**PROVIDED PASSAGE**
Tuesday, August 24, 2010

It's Time to Focus

My mind is racing out of control and eventually it will hit a brick wall - unless I slow it down.

The usual national media outlets - CNN, Newsweek, Time, etc. - have been running stories this year about, somewhat ironically, media overloading among today's under-40 generation. The general consensus of these articles is usually the same: those people raised in the age of modern computing and especially in the last ten years of the Internet are more likely to suffer from short attention spans, an addiction to information, and an inability to focus on daily activities to some degree.

Think about how easy information is made available today. With a simple Google search, one can have almost any information they desire in a matter of seconds. Recipes, news articles, videos, stories, maps, pictures - all available instantly thanks to super-fast modern broadband. The "social web" means that more voices than ever are heard at once, so sites like YouTube, Wikipedia, and Facebook put millions of people in the spotlight without much more effort than a Google search. Even Facebook's biggest feature - its oft-maligned News Feed - was designed around a generation starved for information: it delivers updates about your friends to you on one screen instead you having to search for them individually. It was an annoying new feature in 2005 and now it is a way of life for 500 million people.

I am an information addict myself. It was not until this current summer that I took a long, hard look at my own habits and realized how much time I waste trying to take in every snippet of information from the corners of my favorite websites. I read Engadget religiously. I check on my Facebook News Feed so often that there are no gaps - what I saw at 11pm last night is what I read back to during my 7am check-in this morning. Sometimes when I am trying to do something productive such as programming or writing I instead end up clicking frantically onto my favorite websites. When I open up the same sites at twice - two Ars Technica tabs at once, for example - just to be sure I am not missing something - well, something is wrong with me.

I also believe that gamers have it a little worse. While I do believe games do help improve twitch-based reflexes in long-playing individuals (myself included), games provide a form of instant-entertainment that is borderline addicting to the dedicated gamer. Again, thanks to the Internet, games of all types are available to more people than ever before, and sometimes satisfaction comes from variety. There are some nights where I will play six or seven different games in a five-hour timespan. Thanks to the Wii's Virtual Console I have been known to hop in and out of games every couple of minutes, trying to find what sticks to my sloppy attention span.

**DATA SUPPLIED**
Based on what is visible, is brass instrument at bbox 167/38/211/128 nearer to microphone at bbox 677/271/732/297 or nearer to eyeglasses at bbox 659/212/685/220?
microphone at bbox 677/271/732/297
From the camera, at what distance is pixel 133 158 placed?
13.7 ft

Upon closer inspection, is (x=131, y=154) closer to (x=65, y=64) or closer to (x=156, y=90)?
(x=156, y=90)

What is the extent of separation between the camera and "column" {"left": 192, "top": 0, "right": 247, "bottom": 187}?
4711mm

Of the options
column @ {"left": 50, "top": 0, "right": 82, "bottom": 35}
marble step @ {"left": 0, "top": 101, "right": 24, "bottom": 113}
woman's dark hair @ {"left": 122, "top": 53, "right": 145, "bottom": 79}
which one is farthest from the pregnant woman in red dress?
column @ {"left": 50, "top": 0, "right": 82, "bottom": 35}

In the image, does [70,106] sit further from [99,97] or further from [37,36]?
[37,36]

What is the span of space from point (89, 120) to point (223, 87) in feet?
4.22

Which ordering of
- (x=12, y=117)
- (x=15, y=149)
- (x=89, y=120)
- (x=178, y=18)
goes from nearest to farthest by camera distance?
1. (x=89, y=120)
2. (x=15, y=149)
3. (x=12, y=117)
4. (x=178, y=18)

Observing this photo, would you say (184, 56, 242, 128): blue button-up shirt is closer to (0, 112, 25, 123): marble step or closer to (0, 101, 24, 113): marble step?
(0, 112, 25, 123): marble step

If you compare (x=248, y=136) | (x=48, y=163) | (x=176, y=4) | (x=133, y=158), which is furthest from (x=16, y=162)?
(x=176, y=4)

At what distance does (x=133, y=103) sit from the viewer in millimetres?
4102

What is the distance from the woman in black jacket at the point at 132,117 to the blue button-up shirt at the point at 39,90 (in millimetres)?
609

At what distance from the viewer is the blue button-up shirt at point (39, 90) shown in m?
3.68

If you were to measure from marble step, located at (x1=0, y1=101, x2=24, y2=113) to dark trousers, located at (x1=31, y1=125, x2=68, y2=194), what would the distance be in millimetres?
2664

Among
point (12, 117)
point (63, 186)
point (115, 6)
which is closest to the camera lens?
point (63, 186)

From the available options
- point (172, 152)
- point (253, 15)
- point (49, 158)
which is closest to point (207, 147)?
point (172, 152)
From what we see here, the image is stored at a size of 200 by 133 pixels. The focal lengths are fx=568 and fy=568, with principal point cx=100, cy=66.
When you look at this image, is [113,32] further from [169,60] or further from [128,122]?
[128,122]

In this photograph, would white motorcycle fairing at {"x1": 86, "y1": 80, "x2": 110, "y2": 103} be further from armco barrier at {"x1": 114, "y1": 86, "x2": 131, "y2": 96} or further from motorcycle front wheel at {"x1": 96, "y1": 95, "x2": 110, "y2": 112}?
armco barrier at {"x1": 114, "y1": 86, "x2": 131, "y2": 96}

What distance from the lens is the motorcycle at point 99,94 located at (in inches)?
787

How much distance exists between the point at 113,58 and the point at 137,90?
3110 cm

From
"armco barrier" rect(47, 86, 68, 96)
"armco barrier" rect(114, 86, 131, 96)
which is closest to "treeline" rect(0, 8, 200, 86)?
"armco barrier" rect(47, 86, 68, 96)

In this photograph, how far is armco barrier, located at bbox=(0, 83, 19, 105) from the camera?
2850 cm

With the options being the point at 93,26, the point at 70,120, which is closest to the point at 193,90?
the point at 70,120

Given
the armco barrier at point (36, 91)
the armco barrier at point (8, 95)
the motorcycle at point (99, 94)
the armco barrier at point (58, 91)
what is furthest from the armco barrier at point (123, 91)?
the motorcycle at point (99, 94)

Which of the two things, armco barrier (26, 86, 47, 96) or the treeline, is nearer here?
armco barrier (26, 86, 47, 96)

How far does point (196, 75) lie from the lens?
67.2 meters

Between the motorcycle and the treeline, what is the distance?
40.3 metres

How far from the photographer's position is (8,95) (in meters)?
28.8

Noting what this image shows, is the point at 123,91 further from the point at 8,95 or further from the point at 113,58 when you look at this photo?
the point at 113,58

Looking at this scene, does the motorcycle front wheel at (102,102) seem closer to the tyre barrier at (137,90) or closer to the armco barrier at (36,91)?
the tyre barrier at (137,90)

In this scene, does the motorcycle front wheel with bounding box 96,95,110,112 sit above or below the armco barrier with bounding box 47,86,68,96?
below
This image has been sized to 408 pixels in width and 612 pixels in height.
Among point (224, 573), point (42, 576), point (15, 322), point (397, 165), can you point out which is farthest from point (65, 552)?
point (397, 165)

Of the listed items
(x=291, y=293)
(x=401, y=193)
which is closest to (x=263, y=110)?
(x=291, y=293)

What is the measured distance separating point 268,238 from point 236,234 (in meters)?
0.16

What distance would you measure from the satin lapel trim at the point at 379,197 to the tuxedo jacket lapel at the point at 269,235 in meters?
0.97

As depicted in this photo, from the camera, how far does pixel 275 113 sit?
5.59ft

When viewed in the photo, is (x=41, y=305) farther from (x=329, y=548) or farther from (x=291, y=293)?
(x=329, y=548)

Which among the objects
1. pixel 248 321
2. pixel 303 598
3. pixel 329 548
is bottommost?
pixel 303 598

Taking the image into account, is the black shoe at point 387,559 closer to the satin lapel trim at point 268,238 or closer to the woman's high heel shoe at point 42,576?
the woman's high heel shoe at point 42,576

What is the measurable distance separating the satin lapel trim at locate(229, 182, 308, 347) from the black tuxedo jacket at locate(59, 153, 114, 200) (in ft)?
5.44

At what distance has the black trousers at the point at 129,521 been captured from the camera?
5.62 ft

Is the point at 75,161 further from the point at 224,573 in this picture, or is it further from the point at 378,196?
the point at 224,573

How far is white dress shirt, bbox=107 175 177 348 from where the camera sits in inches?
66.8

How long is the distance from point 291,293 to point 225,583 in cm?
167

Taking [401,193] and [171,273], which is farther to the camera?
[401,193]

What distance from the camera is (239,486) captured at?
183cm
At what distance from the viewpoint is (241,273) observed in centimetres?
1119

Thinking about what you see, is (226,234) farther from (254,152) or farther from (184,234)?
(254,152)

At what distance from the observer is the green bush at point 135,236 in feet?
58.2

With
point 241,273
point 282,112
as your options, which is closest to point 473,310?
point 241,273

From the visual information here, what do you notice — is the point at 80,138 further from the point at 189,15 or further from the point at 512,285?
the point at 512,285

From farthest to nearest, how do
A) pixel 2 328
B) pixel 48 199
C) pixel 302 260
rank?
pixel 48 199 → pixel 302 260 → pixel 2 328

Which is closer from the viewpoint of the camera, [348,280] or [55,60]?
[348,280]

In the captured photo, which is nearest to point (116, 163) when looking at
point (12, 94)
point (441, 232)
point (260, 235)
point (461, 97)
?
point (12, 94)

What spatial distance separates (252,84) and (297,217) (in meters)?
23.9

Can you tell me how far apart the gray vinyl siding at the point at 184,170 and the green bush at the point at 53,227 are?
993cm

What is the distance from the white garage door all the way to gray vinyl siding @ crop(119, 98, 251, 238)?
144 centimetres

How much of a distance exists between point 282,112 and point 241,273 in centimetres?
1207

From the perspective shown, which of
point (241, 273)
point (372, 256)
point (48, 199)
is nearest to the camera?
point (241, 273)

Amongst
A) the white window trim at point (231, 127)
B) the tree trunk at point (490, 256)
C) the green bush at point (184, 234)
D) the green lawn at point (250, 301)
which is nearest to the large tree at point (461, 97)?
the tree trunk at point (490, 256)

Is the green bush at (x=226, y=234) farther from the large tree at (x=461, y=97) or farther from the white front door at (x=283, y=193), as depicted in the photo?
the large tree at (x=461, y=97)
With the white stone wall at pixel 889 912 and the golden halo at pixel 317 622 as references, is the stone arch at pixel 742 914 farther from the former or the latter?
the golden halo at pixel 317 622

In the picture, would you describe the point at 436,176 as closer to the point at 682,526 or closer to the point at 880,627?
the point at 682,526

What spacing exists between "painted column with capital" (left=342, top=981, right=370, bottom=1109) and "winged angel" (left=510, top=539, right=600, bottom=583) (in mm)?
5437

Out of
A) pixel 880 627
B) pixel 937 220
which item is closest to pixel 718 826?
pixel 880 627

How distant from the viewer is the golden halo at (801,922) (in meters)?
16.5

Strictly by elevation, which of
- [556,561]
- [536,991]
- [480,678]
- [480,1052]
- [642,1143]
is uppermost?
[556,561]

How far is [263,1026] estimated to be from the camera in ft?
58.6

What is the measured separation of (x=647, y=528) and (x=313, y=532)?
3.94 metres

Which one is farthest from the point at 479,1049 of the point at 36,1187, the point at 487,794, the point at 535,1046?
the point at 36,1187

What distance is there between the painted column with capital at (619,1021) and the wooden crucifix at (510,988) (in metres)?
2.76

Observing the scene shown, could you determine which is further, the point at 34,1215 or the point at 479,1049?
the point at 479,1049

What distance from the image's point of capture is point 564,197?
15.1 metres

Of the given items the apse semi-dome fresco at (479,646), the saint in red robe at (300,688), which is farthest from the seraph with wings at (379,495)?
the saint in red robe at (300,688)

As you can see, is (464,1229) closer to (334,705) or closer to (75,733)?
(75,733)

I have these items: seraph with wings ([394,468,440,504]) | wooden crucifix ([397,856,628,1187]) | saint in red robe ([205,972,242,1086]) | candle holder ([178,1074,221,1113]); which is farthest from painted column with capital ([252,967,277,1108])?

**TASK GOAL**
In the post "It's Time to Focus," how many people is the Facebook News Feed said to be a way of life for now?

**THE ANSWER**
500 million people.